- Parts of the exercise:
[1] Rewrite the paragraph beginning "DAX does not support the variant data type" in the passage on DAX and Excel functions below as a short bulleted list, keeping its main facts.
[2] List every difference between DAX and Excel that the passage on DAX and Excel functions below states.
[3] Write a continuation of the passage on DAX and Excel functions below, starting after its final sentence.

- Document extract:

DAX date and time functions return a datetime data type. In contrast, Excel date and time functions return an integer that represents a date as a serial number.
Many of the new DAX functions either return a table of values or make calculations based on a table of values as input. In contrast, Excel has no functions that return a table, but some functions can work with arrays. The ability to easily reference complete tables and columns is a new feature in PowerPivot.
DAX provides new lookup functions that are similar to the array and vector lookup functions in Excel. However, the DAX functions require that a relationship is established between the tables.
DAX does not support the variant data type found in Excel. The data in a column is expected to always be of the same data type. If the data is not the same type, DAX changes the entire column to the data type that best accommodates all values.
You can import data into a PowerPivot worksheet from many different data sources that might support different data types. When you import or load the data into a workbook and then use the data in calculations or in PivotTables, the data is converted to one of the PowerPivot data types. For a list of the data types, see Data Types Supported in PowerPivot Workbooks.

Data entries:

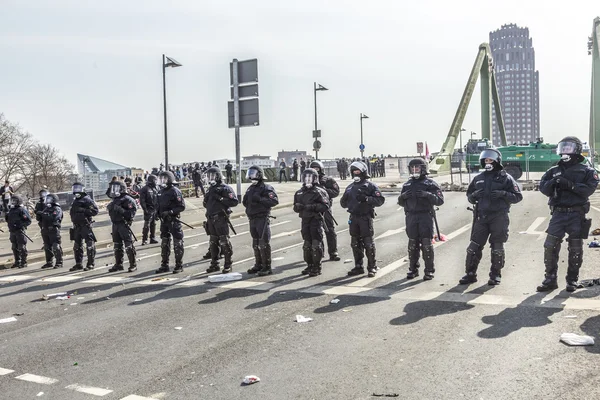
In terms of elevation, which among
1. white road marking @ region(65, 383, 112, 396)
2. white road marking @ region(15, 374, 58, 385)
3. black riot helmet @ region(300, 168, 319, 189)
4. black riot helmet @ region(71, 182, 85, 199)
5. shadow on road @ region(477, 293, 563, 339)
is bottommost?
white road marking @ region(15, 374, 58, 385)

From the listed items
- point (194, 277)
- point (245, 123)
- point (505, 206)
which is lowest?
point (194, 277)

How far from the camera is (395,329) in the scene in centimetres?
681

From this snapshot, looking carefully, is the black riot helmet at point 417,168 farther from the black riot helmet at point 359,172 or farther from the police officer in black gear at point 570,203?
the police officer in black gear at point 570,203

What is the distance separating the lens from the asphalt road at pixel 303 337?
5.18m

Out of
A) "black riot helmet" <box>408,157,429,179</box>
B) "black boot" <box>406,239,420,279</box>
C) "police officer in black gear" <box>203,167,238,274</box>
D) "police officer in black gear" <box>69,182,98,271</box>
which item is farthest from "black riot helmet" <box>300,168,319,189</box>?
"police officer in black gear" <box>69,182,98,271</box>

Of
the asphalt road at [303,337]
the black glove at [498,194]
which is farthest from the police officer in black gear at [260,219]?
the black glove at [498,194]

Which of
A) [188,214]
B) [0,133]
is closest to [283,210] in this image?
[188,214]

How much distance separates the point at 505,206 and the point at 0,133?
66.0 meters

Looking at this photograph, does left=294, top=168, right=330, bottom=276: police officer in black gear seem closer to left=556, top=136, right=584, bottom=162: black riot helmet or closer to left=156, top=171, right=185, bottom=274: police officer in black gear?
left=156, top=171, right=185, bottom=274: police officer in black gear

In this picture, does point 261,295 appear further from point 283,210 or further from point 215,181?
point 283,210

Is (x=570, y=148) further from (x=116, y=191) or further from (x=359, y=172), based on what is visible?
(x=116, y=191)

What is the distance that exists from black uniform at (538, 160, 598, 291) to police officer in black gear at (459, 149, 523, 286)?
0.66 m

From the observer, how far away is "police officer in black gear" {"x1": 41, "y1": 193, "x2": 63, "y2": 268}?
43.7 feet

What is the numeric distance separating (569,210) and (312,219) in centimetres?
415
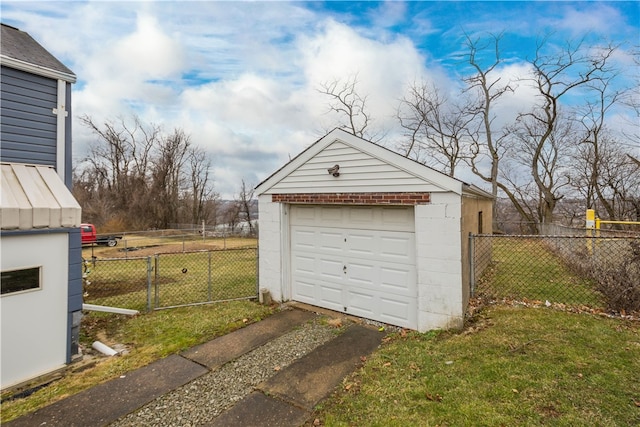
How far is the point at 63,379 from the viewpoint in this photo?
13.7 ft

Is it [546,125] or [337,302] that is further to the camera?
[546,125]

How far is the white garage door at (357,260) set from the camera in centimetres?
568

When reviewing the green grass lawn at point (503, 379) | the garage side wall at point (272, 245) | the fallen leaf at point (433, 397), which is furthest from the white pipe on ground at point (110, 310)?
the fallen leaf at point (433, 397)

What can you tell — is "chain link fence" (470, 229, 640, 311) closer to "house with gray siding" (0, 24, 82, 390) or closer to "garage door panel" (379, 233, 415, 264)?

- The responses:
[1]
- DAX does not support Excel's variant data type.
- All data in a column is expected to be of the same data type.
- If it is not, DAX converts the whole column to the data type that best accommodates all values.

[2]
- DAX date and time functions return a datetime data type, while Excel's return an integer serial number representing the date.
- Many DAX functions return a table or take a table as input, while Excel has no functions that return a table (though some work with arrays).
- DAX lookup functions require a relationship between the tables, unlike the similar array and vector lookup functions in Excel.
- DAX does not support the variant data type found in Excel.

[3]
The table data type is a new data type in DAX that is used as the input or output to many new functions. For example, the FILTER function takes a table as input and outputs another table that contains only the rows that meet the filter conditions. By combining table functions with aggregation functions, you can perform complex calculations over dynamically defined data sets. For more information, see Aggregations in Formulas.
The PowerPivot window is an area where you can work with multiple tables of data and connect the tables in a relational model. Within this model, tables are connected to each other by relationships, which let you create correlations with columns in other tables and create more interesting calculations. For example, you can create formulas that sum values for a related table and then save that value in a single cell. Or, to control the rows from the related table, you can apply filters to tables and columns. For more information, see Relationships Overview.
Because you can link tables by using relationships, your PivotTables can also include data from multiple columns that are from different tables.
However, because formulas can work with entire tables and columns, you need to design calculations differently than you do in Excel.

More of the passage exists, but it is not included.